As the principle of partnership in the control of industry is increasingly recognized, the further vision of common ownership of the resources and equipment of industry becomes more clear. How far are the tools of industry now possessed by all whose labor created them? Would such common ownership not lead us on toward the Christian commonwealth?

A great Christian body has declared that the principle of Christian democracy leads to "the fullest possible ownership and control, both of industry and of the resources upon which industry depends." This principle is being worked out in practice. In Europe the cooperative movement in retail and wholesale merchandising, and also in production—both agricultural and manufacturing-has brought together great groups of workers who both own and manage their own business. This is industry of the people, by the people, and for the people. It eliminates the parasites, the absentee owners who toil not and do not spin, and yet draw incomes from the industrial process. It does away with the exploiters-those who contribute something to industrial management, but take out far more than the fair reward of their labor. The story of the cooperative movement proves that the teachings of Jesus will work in economic relations. But it pays its largest dividends in the coin of the spirit. It has united the workers in great bonds of service. It has made the prophetic missionaries of a new order of life, willing to forego profit and income for the sake of spreading the gospel of cooperation. Recently there died the manager of a great cooperative business with an annual turn-over of millions. He left less than $5,000 and he had never drawn more than $2,000 a year. Private, profitmaking enterprises had in vain offered him many times this

salary. Is this not the same spirit that has animated Christian ministers, doctors, and missionaries?

V

The widest application of the principle of industrial cooperation takes in the community. It leads to community ownership. Joint trade agreements may become a mere "plunderbund" to levy toll on the consumer. The alliance may assume powers which belong only to the whole community, and neutrals may have no rights left. In the recent anthracite labor controversy nobody sat around the table to represent the government of the United States. The dispute was settled by representatives of the owners and workers, and the consumers paid the bills without having any voice in the terms of settlement. When a city owns its gas works, its water works, and traction system, when a nation owns its railroads, it admits every citizen into ownership. Such industry becomes then a partnership of all the people to serve each other. It ties the people together with the bonds of common property and common labor. Just as a family is drawn together around its homestead, so the community is drawn together around its mutual enterprises. When the people have the park for their playground, a civic spirit develops which is absent when to get a glimpse of beauty they must visit the private grounds of millionaires. In spite of the terrific opposition against it, collective ownership and management is extending throughout the world.

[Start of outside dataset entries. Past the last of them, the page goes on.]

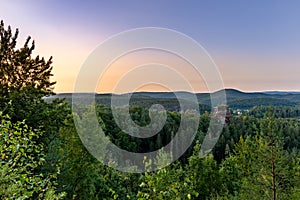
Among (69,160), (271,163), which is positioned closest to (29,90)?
(69,160)

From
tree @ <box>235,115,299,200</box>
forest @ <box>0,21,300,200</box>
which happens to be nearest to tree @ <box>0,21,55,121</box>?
forest @ <box>0,21,300,200</box>

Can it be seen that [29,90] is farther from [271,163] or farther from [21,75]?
[271,163]

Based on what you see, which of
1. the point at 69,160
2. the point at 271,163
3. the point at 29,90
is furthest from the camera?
the point at 69,160

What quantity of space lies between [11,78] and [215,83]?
10.9 meters

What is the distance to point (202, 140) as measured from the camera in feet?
171

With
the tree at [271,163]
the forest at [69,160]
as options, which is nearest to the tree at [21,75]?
the forest at [69,160]

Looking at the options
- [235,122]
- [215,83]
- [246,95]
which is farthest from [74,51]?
[246,95]

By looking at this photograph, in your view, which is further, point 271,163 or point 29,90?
point 29,90

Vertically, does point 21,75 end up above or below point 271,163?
above

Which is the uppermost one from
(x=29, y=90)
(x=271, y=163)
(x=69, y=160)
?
(x=29, y=90)

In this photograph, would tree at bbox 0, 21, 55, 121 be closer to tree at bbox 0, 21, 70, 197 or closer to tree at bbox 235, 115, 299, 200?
tree at bbox 0, 21, 70, 197

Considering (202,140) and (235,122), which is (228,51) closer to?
(202,140)

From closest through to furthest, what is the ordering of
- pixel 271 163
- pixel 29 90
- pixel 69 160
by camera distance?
1. pixel 271 163
2. pixel 29 90
3. pixel 69 160

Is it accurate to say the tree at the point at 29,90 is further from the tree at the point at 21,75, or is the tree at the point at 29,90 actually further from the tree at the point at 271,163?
the tree at the point at 271,163
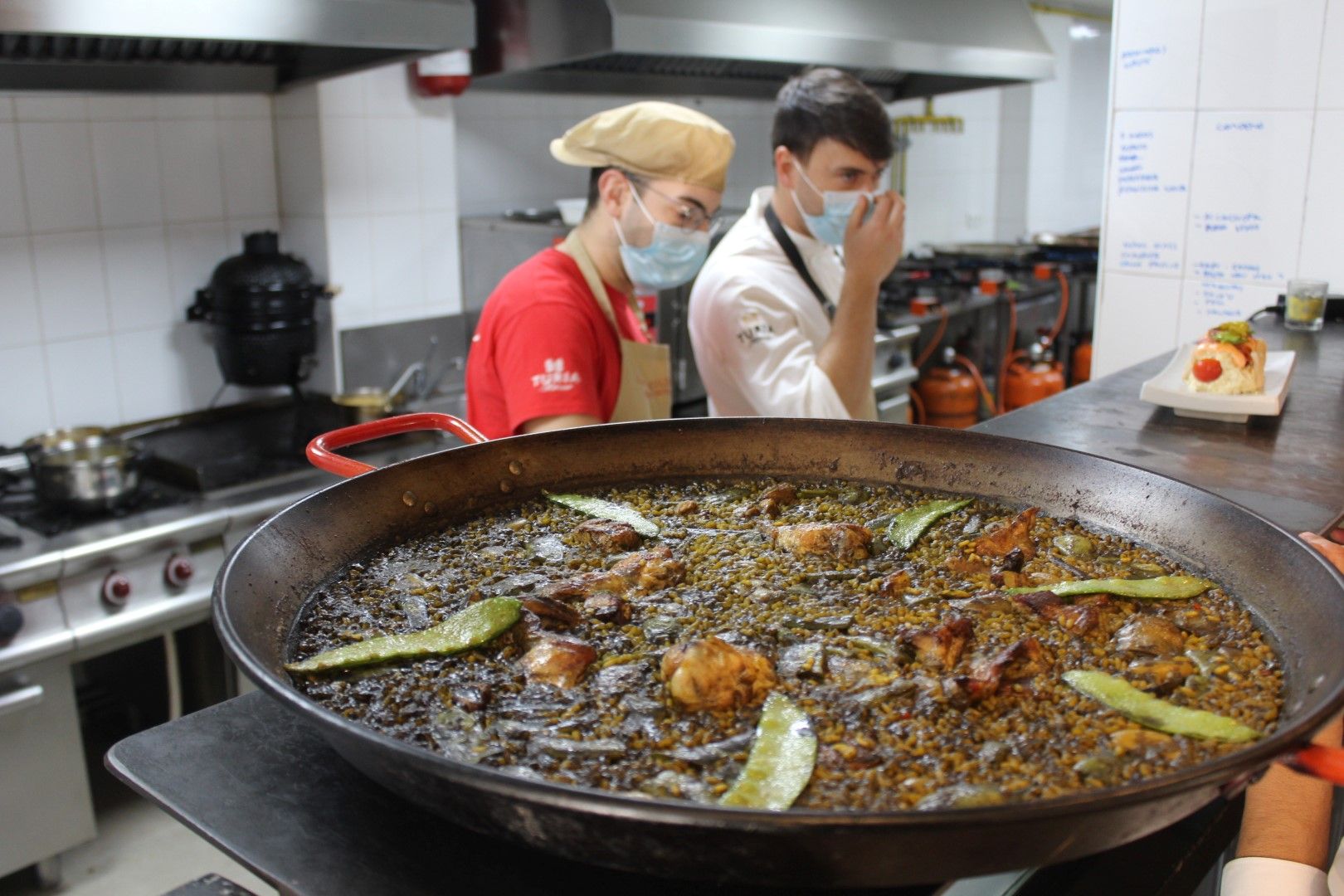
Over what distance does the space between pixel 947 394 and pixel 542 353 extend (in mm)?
3212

The Christian must measure all practical proposals for collective ownership and management from the standpoint of the social principles of Jesus. Does such action recognize the rights of all the people? Does it bind the people together in fraternal living? Does it throw the weight of economic pressure on the side of moral development, rather than against it? By such tests must the citizen of tomorrow decide the business of the nation. It may be that the Orient, with its long development of communal action, will help the world to solve this common problem. The principles of economic

cooperation involved in the teachings of Jesus must finally be applied to the relations between nations and races. The dragon's teeth of future world conflict are buried in the soil of economic relations between the white and yellow races. In South Africa a cultured people holds in leash a primitive people who yearn for a larger life. Economic cooperation, anything approaching industrial democracy, seems impossible. Imagine for a moment the blacks of the diamond mines in Kimberley, or in the gold mines on the Rand, sharing the administration of these vast wealth-producing enterprises! The task of satisfying the demands of Christianity will be long and difficult, but if the white race is to follow Jesus to the end of the road, it cannot hold other races in economic subjection.

The whole story of social evolution is a record of the increase of cooperative capacity. Today mankind has power to organize life on a cooperative basis as never before. The Christian whose faith hesitates before Jesus' teaching concerning democracy has turned his back upon the facts of history and life.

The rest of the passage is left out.